→ **Excerpted passage**

The founder of Tandem, Ricky, is very purpose-driven, and we aligned every week on the mission of the company. We were there to build a good bank, help people with their money, and relieve them of their financial stress. It is a passion-driven and mission-driven company, and that made my fintech journey purposeful and exciting.


But, there was another side to it. Coming from a big corporate bank, where I had a whole team at my disposal, I found it challenging to be the first and only product person in Tandem at the time. When I met the CPO for the first time, I asked him what my role was. His answer was: “Well, you’re the expert in credit cards so you need to launch credit cards”. I was stunned and slightly confused, and I next asked: “What do you mean I’m an expert in credit cards?” His answer was: “Well, you know way more than anyone else here. So that’s why you are the expert”.

I used to believe that working in big corporations would offer me more opportunities, bigger budgets, and more money. But I was proven wrong. Sure, they may have more money, but in a large organisation, you are a small piece in a huge machine, with limited responsibilities and little autonomy.

This all changed when I joined startup Tandem Bank. There, we were building the machine from scratch, and it was an exhilarating experience. I loved the freedom to explore and innovate without being bogged down by restrictive procedures. I realized I thrive in a fast paced environment with a bit of chaos.

→ **Recorded data**
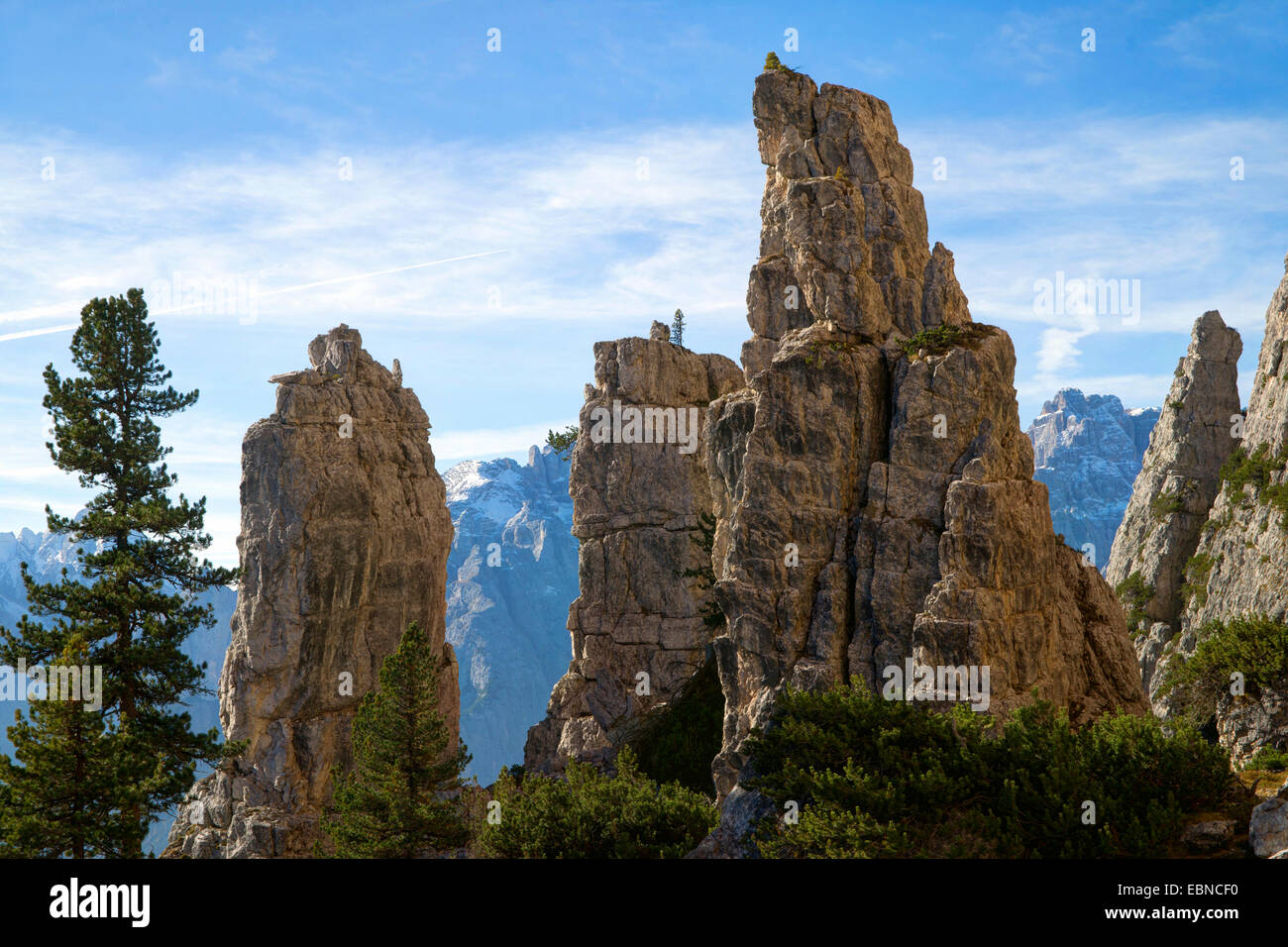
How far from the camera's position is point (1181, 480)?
106250mm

→ **Written instruction**
Please copy out the entire Tandem passage word for word. These lines have nothing to do with the Tandem passage.

→ **Answer for this exercise**
The founder of Tandem, Ricky, is very purpose-driven, and we aligned every week on the mission of the company. We were there to build a good bank, help people with their money, and relieve them of their financial stress. It is a passion-driven and mission-driven company, and that made my fintech journey purposeful and exciting.


But, there was another side to it. Coming from a big corporate bank, where I had a whole team at my disposal, I found it challenging to be the first and only product person in Tandem at the time. When I met the CPO for the first time, I asked him what my role was. His answer was: “Well, you’re the expert in credit cards so you need to launch credit cards”. I was stunned and slightly confused, and I next asked: “What do you mean I’m an expert in credit cards?” His answer was: “Well, you know way more than anyone else here. So that’s why you are the expert”.

I used to believe that working in big corporations would offer me more opportunities, bigger budgets, and more money. But I was proven wrong. Sure, they may have more money, but in a large organisation, you are a small piece in a huge machine, with limited responsibilities and little autonomy.

This all changed when I joined startup Tandem Bank. There, we were building the machine from scratch, and it was an exhilarating experience. I loved the freedom to explore and innovate without being bogged down by restrictive procedures. I realized I thrive in a fast paced environment with a bit of chaos.